リコとヤカが乗り込むと、運転手よりヤの付く職業の方が似合っていそうな容貌の彼は、車を速やかに発進させた。

 リコはその乗り心地に驚いた。発進時に、その動きをまったく感じさなかった。それに、走行中の現在も、濡れた和紙の上を進むが如く、静の空間を保ち続けている。それが車の性能に因るものなのか、運転手の腕に因るものなのかは分からなかったが。両方かもしれない。

 1~2分はたっただろうか。車内を沈黙が包んでいた。別に話すことも無いし、敢えてヤカと話題を作る意味も無いのだが、リコはやや息苦しかった。何か、空気が重いのだった。

 運転手の男が居るからだ。タクシーのそれならばもう少し気軽に言葉を紡げるだろうが、この無駄に高価な車を運転している人間は違う。無言で居られると妙に緊張してしまうのだ。

 ヤカは気楽に外を眺めて、鼻歌を小さく垂れ流していた。
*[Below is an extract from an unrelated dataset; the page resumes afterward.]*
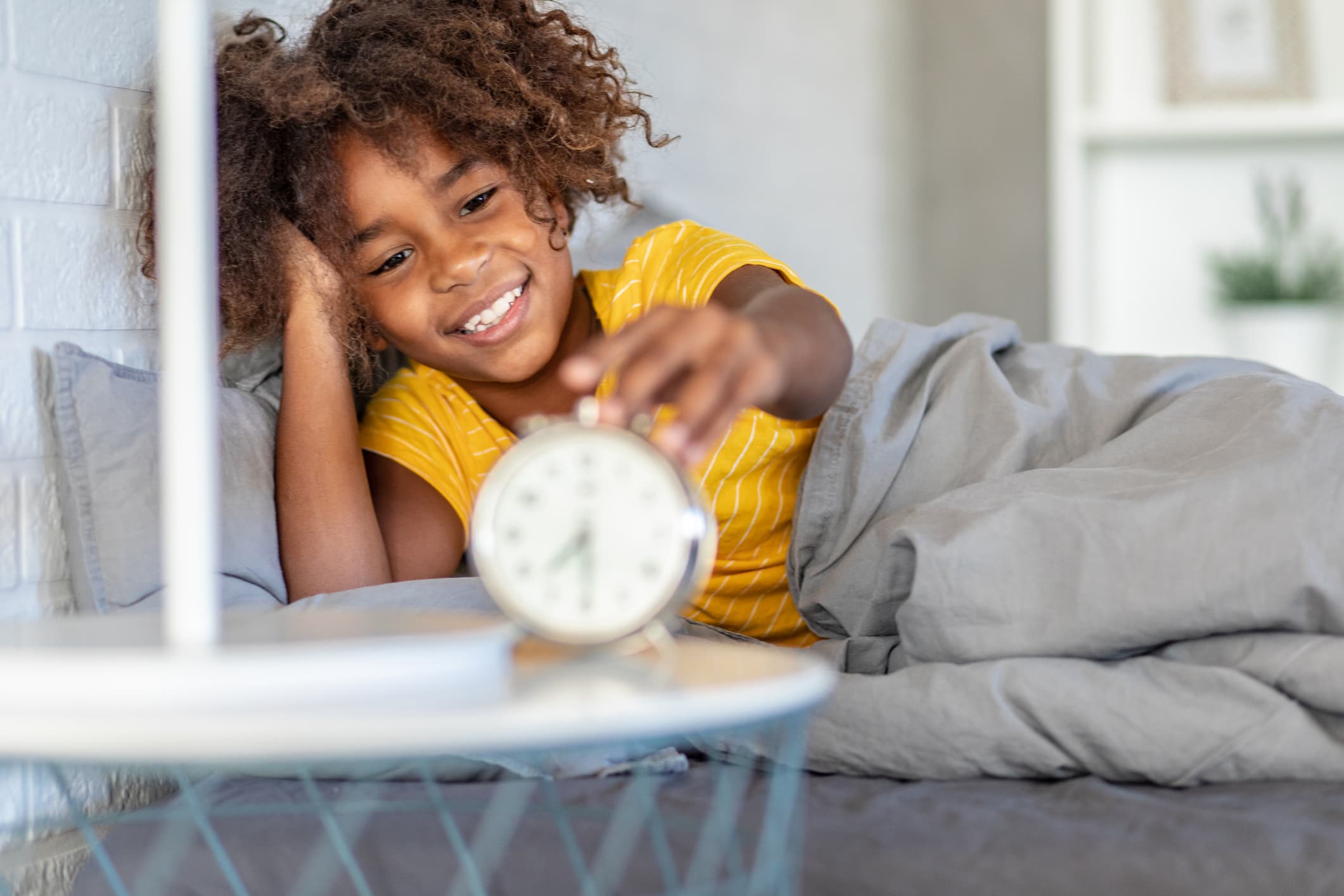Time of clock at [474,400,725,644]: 7:29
その鼻歌が車内の沈黙具合を一層引き立たせる。

 外。

 そう、外だ。

 車外には花刻家の庭が広がっている。

 リコは祖母の家、その田舎の風景と、この前行った運動公園を思い浮かべた。

 田舎では、舗装されたアスファルトの横一面が田園風景で有る事も珍しくない。花刻家の庭は、その田園風景が全て芝生に…………それも全て綺麗に整備された芝生に変化した様なものだった。

 かなり遠くには群生した木々が見えるせいで、遠くに見える山との区別が付かない。もしかしたら、あの山も敷地なのかもしれないが。

 芝生が広がっていると言っても、それだけであるという事は無い。池らしきものや、レンガ造りの建物が見えたり、かなり大きなドーム状の建物すら存在している

 本当にここは個人の所有地なのかと疑いたくなる。

 なんとも、現実感に乏しい空間だ、とリコは思った。リコの常識では、こんなに広大な空間は市や県や国や大企業が運営するようなテーマパークでしかない。夢の国だ。

 そうこう考えているうちに、5分ほどたっただろうか。屋敷が見えてきた。芝生の領域は終りを告げ、木々の広がった庭が両面に広がる道を進むうちに。

 屋敷。そう、屋敷と形容するのが最も相応しい洋式の建築物だった。城や美術館の様にゴテゴテした柱や飾り物は付いていなかったが、これは屋敷の人間の趣味かもしれなかった。スッキリとした表面は、それだけに屋敷の大きさを実感させる。右を見ても、左を見てもその屋敷が何処までも続いているような錯覚に陥る。実際、屋敷の周りは木々に覆われているので、端を確認する事が出来なかった。

 強面の運転手は車の速度を緩やかにした。

 その時、その運転手がポツリと呟くようにして言った。

 

「御2人のご来訪、心より歓迎しております。私個人の歓迎で申し訳無いのですが。…………お嬢様が御友人を招かれるなど、私には覚えが無いもので」

 

 リコは控えめに、いえ、と返事して、思った。

 

少なくとも、この運転手さんは悪い人では無い様だな、と。